Eigentlich sollte das schon Highlight genug sein. Für den äußerst erfolg- und artenreichen Tag war das auf alle Fälle ein krönender Abschluss. Doch Stopp! Plötzlich habe ich aus dem Scholssgarten einen seltenen aber mir wohl bekannten und unverwechselbaren Ruf gehört. "Huup-Huup-Huup!" Kann es denn sein? Ich habe fast schon panisch versucht, die Stelle auszumachen, aus der das Geräusch kam. Jedoch konnte man sehr schlecht über den Schlossgraben in den dahinter liegenden Schlossgarten einsehen. Nochmal "Huup-Huup-Huup!" - Ganz klarer Fall, es musste ein Wiedehopf sein! Ich lief um das Schloss herum, Richtung Haupteingang. Das Personal, welches das Schloss verwaltet und in Schuss hält gewährte mir auf Nachfrage Eintritt in den Schlossgarten. Von innen war der Garten deutlich kleiner als angenommen. Viele alte Obstbäume standen dort, eigentlich ein guter Lebensraum für Wiedehöpfe. Ich habe den ganzen Garten um das Schloss herum abgesucht, in der Hoffnung, den Vogel mit der markanten "Punk-Frisur" zu finden und fotografieren zu können. Leider fehlte jede Spur von ihm. Auch sollte es bei den zwei Rufen bleiben, die ich gehört hatte. Sehr schade, aber nicht weiter schlimm: der so markante Ruf genügte vollkommen, um ihn sicher identifizieren zu können.

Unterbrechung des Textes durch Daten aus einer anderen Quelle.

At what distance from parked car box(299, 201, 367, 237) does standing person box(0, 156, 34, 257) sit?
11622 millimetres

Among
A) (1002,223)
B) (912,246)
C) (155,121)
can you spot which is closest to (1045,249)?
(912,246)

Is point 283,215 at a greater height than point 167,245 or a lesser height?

Alles in allem ging so ein sehr erfolgreicher Tag zu Ende, an dessen Ende ich 128 Sichtungen vorweisen konnte.
Kommentar schreiben
giardino (Mittwoch, 30 August 2017 07:53)
Was für ein erfüllender Tag! Und danke, dass du einem Anfänger-Birder hier so viele lohnenswerte Plätze quasi vor der Haustür zeigst. (Apropos, am Bucher Weiher habe ich heute erstmals einen Grünschenkel gesehen, wie er hektisch über den Uferschlamm lief.)